START Available data

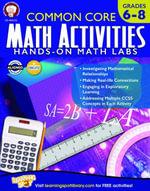 Common Core Math Activities, Grades 6 - 8 - Karise Mace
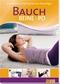 Bauch, Beine, Po - Das effektive Training für eine Traumfigur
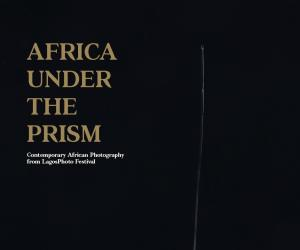 """Based on five years of exhibitions hosted by the LagosPhoto Festival, """"Africa Under the Prism"""" beautifully documents contemporary photography in Africa."""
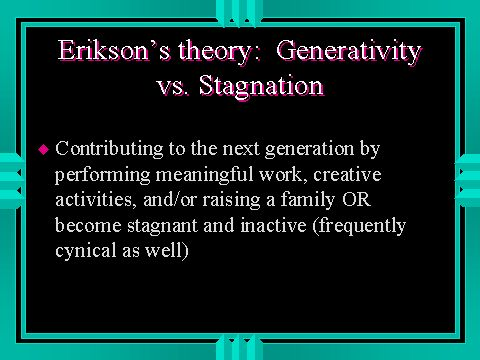 Erikson says middle adulthood is a time of Generativity vs. Stagnation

END Available data

# Exercise requirements
Since the pictures are not wanted, transcribe only the rest of the material above, exactly as it stands.

# Solution
 Common Core Math Activities, Grades 6 - 8 - Karise Mace
 Bauch, Beine, Po - Das effektive Training für eine Traumfigur
 """Based on five years of exhibitions hosted by the LagosPhoto Festival, """"Africa Under the Prism"""" beautifully documents contemporary photography in Africa."""
 Erikson says middle adulthood is a time of Generativity vs. Stagnation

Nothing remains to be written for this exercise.